Opinión
Nomadland
Cientos de personas, atrapadas en empleos estacionales, sucumben ante el abismo del exorbitante precio de los alquileres. La única salida que les queda es refugiarse en furgonetas
Aprovecho el final de la época festiva, ese lapso efímero en el que el amor y la bondad parecen gobernar nuestras vidas, para reflexionar sobre algo que me ha dejado profundamente desconcertado: el asunto de las caravanas en Palma de Mallorca.
No se trata de ... un fenómeno aislado. Ya en Estados Unidos, miles de personas se vieron arrastradas por las circunstancias a una existencia nómada, desplazándose sin cesar de un lugar a otro en furgonetas o caravanas. Este drama humano quedó plasmado con maestría en la película Nomadland, protagonizada por una soberbia Frances McDormand, quien encarna a una mujer que, tras perderlo todo, termina adaptándose a la precariedad de vivir en una furgoneta. Su vida está marcada por trabajos temporales, lejos de cualquier red de apoyo o seguridad social, mientras transita por un «mundo nómada» que empuja incluso a familias enteras a deambular de norte a sur, aceptando empleos fugaces que apenas les permiten subsistir.
En Palma de Mallorca, nuestra propia versión de Nomadland se desarrolla con una crudeza similar, despojada del romanticismo que Hollywood pudo haber dejado entrever. Cientos de personas, atrapadas en empleos estacionales ligados al turismo, sucumben ante el abismo del exorbitante precio de los alquileres. La única salida que les queda es refugiarse en furgonetas, vehículos que distan mucho de las idílicas camperizaciones que pueblan Instagram. Muchos han huido de sus hogares con lo puesto, bajo la amenaza del embargo, en busca de un respiro entre las estrechas paredes de una caravana.
La «solución» propuesta para esta crisis resulta tan irónica como desoladora: multas de 1.500 euros para quienes adopten este modo de vida. Una idea brillante, sin duda, si ignoramos por completo las motivaciones de estos ciudadanos despojados de casi todo, excepto de su dignidad.
No debe ser ni cómodo ni deseable vivir en apenas doce metros cuadrados. Estas historias, fruto de malas decisiones o, quizá, de una mala suerte implacable, comparten un trasfondo común. Si uno indaga un poco, descubre que muchos de estos nuevos nómadas son jubilados con pensiones no contributivas: una cifra ridícula de 500 euros frente a alquileres que superan los 900.
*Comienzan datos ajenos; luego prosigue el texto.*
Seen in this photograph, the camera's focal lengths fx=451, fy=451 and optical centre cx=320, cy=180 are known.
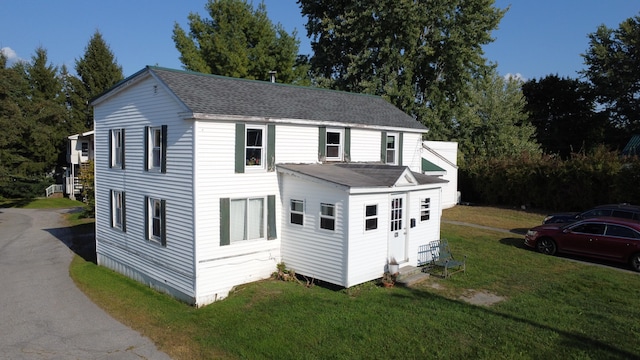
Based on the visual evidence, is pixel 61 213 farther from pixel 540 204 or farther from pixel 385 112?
pixel 540 204

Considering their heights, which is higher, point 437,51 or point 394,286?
point 437,51

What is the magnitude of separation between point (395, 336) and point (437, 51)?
32572 mm

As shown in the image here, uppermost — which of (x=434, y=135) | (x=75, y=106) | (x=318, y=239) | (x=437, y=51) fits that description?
(x=437, y=51)

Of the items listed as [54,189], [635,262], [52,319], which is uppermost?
[635,262]

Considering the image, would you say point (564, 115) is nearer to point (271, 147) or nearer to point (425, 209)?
point (425, 209)

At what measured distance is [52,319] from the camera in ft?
A: 43.9

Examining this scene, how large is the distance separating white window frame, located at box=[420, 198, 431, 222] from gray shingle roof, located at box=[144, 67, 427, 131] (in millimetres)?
3978

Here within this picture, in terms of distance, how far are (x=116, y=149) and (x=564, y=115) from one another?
4868 centimetres

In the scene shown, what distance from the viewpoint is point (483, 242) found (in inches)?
826

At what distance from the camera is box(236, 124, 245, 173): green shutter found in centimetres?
1454

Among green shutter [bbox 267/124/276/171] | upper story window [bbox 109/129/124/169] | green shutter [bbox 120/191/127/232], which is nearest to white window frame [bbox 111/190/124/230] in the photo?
green shutter [bbox 120/191/127/232]

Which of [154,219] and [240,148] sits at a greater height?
[240,148]

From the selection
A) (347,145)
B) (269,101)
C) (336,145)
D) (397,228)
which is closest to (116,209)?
(269,101)

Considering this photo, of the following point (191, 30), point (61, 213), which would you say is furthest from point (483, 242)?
point (191, 30)
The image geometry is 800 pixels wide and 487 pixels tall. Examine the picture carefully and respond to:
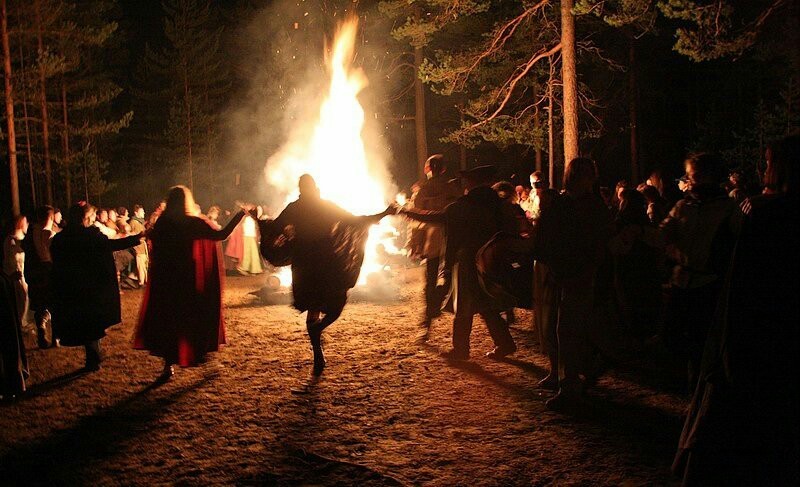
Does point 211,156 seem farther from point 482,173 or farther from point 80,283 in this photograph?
point 482,173

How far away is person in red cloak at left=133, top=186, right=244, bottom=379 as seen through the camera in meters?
6.59

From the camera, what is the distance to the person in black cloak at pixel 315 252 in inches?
268

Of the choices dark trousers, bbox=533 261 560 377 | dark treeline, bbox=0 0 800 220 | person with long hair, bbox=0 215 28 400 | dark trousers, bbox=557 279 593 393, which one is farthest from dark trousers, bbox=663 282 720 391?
dark treeline, bbox=0 0 800 220

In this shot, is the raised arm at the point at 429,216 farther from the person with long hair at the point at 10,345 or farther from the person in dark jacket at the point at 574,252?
the person with long hair at the point at 10,345

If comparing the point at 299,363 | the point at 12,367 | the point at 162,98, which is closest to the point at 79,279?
the point at 12,367

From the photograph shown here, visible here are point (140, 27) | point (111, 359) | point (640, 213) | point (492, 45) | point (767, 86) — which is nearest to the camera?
point (640, 213)

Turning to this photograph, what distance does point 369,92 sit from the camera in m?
29.5

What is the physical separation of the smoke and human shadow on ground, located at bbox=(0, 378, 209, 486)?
11.2 meters

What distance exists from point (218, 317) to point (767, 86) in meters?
37.7

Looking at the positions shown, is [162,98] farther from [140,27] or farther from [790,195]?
[790,195]

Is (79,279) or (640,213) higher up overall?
(640,213)

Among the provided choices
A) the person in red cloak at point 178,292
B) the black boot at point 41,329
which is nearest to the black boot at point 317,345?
the person in red cloak at point 178,292

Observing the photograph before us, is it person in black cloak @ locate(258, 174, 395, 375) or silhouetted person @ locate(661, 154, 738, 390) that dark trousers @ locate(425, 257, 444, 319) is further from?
silhouetted person @ locate(661, 154, 738, 390)

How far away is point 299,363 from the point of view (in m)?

Me pregunto cuánto tardaremos en aceptar esta situación como una nueva «normalidad». Los fantasmas de dos problemas endémicos de nuestro país —la insuficiencia de las pensiones y el acceso imposible a una vivienda digna— ya se entrelazan en esta realidad que creíamos lejana. Y entonces, el pensamiento me corroe: ¿podría ser que, en un futuro no tan distante, esta versión de Nomadland se extienda en la bahía de Cádiz? Mallorca, pionera de la turistificación desmesurada que hemos replicado en tantos pueblos costeros, quizás sea solo el principio de un destino que tarde o temprano podría alcanzarnos a todos.
Pienso en los que hoy nos aferramos a nuestras rutinas cómodas, con nuestras compras en Amazon y el consumo low cost. ¿Qué sucederá si, un día, también nos miramos en el reflejo de quienes lo han perdido todo? ¿Podremos reconocer en sus rostros la sombra de nuestro propio futuro?
Puede que sea un pesimista, pero no puedo evitar identificarme con la expresión de esos hombres y mujeres despojados, traicionados por un sistema que les prometió prosperidad y progreso. ¿Qué más podrían esperar de una sociedad que presume de solidaridad mientras ignora a los suyos?
Desgraciados, abandonados a su suerte. Queridos amigos, España no va como una moto, por mucho que prefiramos mirar hacia otro lado.